To improve this, we only add src/dst after load
or store 64 bytes.

This breaks the required behaviour for copy_*_user(), since the fault
handler expects the base address to be up-to-date at all times. Say you're
copying 128 bytes and fault on the 4th store, it should return 80 bytes not
copied; the code below would return 128 bytes not copied, even though 48
bytes have actually been written to the destination.

We've had a couple of tries at updating this code (because the whole
template is frankly a bit terrible, and a long way from the well-optimised
code it was derived from), but getting the fault-handling behaviour right
without making the handler itself ludicrously complex has proven tricky. And
then it got bumped down the priority list while the uaccess behaviour in
general was in flux - now that the dust has largely settled on that I should
probably try to find time to pick this up again...

I think the v5 from Oli was pretty close, but it didn't get any review:

https://lore.kernel.org/r/20200914151800.2270-1-oli.swede@xxxxxxx

he also included tests:

https://lore.kernel.org/r/20200916104636.19172-1-oli.swede@xxxxxxx

It would be great if you or somebody else has time to revive those!

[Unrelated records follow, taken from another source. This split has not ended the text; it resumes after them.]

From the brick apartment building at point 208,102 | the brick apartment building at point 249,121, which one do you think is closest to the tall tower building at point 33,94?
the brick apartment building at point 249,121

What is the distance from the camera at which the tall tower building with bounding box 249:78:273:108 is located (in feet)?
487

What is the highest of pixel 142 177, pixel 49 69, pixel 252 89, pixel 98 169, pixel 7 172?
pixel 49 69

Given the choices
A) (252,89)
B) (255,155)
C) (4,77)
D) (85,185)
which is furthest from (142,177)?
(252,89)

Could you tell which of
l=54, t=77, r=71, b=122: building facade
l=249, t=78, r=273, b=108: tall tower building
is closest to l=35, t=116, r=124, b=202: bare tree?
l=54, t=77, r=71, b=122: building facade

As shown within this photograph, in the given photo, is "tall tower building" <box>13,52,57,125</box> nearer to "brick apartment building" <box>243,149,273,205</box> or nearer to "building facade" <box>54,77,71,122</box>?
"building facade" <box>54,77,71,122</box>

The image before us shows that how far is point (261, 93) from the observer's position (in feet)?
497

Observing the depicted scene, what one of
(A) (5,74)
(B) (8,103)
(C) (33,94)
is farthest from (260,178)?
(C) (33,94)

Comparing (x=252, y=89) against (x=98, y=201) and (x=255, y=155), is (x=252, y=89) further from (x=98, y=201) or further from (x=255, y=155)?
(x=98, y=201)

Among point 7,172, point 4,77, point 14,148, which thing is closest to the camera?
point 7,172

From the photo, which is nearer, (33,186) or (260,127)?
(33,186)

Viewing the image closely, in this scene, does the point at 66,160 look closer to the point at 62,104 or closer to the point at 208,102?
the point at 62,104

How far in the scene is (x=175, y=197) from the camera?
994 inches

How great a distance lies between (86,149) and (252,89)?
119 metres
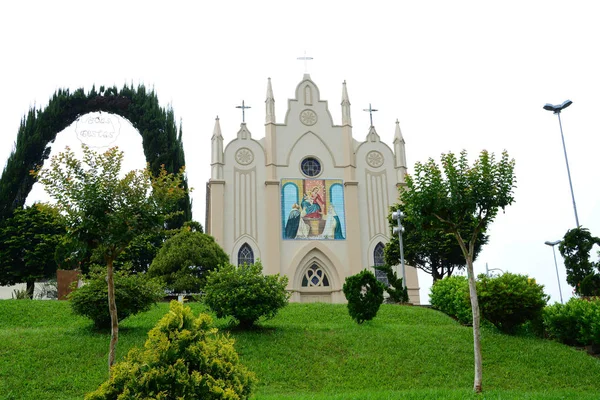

Yeah, we still have a ticket open for it. Since the uaccess overhaul has pretty much killed off any remaining value in the template idea, I might have a quick go at spinning a series to just update memcpy() and the other library routines to their shiny new versions, then come back and work on some dedicated usercopy routines built around LDTR/STTR (and the desired fault behaviour) as a follow-up.

(I was also holding out hope for copy_in_user() to disappear if we wait long enough, but apparently not yet...)

Robin.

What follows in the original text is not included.